Distributed Asynchronous Object Storage (DAOS) is an open-source,
distributed object store designed for HPC systems that require
high-performance storage solutions. The DAOS architecture is designed
to provide scalable, distributed, and asynchronous access to object
storage. It uses a distributed approach, with data access managed
through object-oriented APIs. This architecture enables applications
to access data in parallel, without the need for centralized metadata
management, which can be a bottleneck for high-performance storage
solutions. This topic has the goal of analyzing the pros and cons of
DAOS in comparison to alternatives such as Lustre and Ceph.
This topic explores a new number representation system that aims to
improve the precision and efficiency of scientific calculations in
high-performance computing. Posits are an alternative to traditional
floating-point numbers, and some researchers believe they may offer
superior accuracy and speed for certain types of HPC
applications.

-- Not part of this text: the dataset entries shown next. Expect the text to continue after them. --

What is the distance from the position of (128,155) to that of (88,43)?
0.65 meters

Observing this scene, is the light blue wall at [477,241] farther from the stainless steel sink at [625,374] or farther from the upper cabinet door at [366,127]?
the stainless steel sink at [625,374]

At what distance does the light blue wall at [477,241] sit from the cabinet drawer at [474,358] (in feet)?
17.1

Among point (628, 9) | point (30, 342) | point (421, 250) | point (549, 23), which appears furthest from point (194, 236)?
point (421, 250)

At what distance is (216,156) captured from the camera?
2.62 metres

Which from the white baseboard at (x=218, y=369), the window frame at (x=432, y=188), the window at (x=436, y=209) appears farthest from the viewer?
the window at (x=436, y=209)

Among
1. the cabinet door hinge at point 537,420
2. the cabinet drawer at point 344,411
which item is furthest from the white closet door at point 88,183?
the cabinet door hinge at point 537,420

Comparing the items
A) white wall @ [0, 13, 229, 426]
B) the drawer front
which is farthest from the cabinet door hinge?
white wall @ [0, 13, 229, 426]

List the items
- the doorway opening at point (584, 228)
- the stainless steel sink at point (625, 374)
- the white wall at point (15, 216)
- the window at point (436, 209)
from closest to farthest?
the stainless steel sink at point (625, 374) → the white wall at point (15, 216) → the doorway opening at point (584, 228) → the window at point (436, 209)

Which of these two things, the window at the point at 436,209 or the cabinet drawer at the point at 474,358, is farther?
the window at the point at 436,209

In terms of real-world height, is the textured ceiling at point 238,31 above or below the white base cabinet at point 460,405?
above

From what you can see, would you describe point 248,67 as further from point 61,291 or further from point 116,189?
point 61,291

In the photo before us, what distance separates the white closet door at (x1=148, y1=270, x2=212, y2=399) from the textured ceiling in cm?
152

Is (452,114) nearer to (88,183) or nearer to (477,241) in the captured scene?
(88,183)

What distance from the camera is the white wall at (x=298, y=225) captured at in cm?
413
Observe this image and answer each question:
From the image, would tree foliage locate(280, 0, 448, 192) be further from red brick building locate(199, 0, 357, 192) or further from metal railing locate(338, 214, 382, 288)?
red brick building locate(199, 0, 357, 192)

This topic will examine the theory behind posits and
assess their potential benefits in scientific computing, based on
recent research published in academic journals.
This topic explores the use of Field-Programmable Gate Arrays (FPGAs)
to speed up the execution of programs that run on distributed
systems. Communication between the computers in a distributed system
is often a bottleneck that limits performance. FPGAs offer a way to
accelerate communication by offloading communication tasks to
hardware. This topic will examine recent research in using FPGAs to
accelerate communication in distributed systems, including
accelerating MPI collectives, scaling HPC challenge benchmarks via MPI
and inter-FPGA networks, and using streaming message interfaces for
high-performance distributed memory programming on reconfigurable
hardware.
This topic revolves around the concept of energy-aware computing,
which focuses on reducing the energy consumption of computing systems
and data centers. The topic covers aspects such as energy-efficient
hardware and software design, power management techniques, and
renewable energy integration.
Coarse-Grained Reconfigurable Architectures (CGRAs) are a class of
processors that are designed to provide high performance and energy
efficiency for a specific set of applications. They are typically
composed of a large number of processing elements (PEs) that can be
configured and reconfigured dynamically to perform a wide range of
computational tasks. One promising application domain for CGRAs is
High-Performance Computing (HPC), particularly for data-intensive
workloads such as matrix-based graph analytics.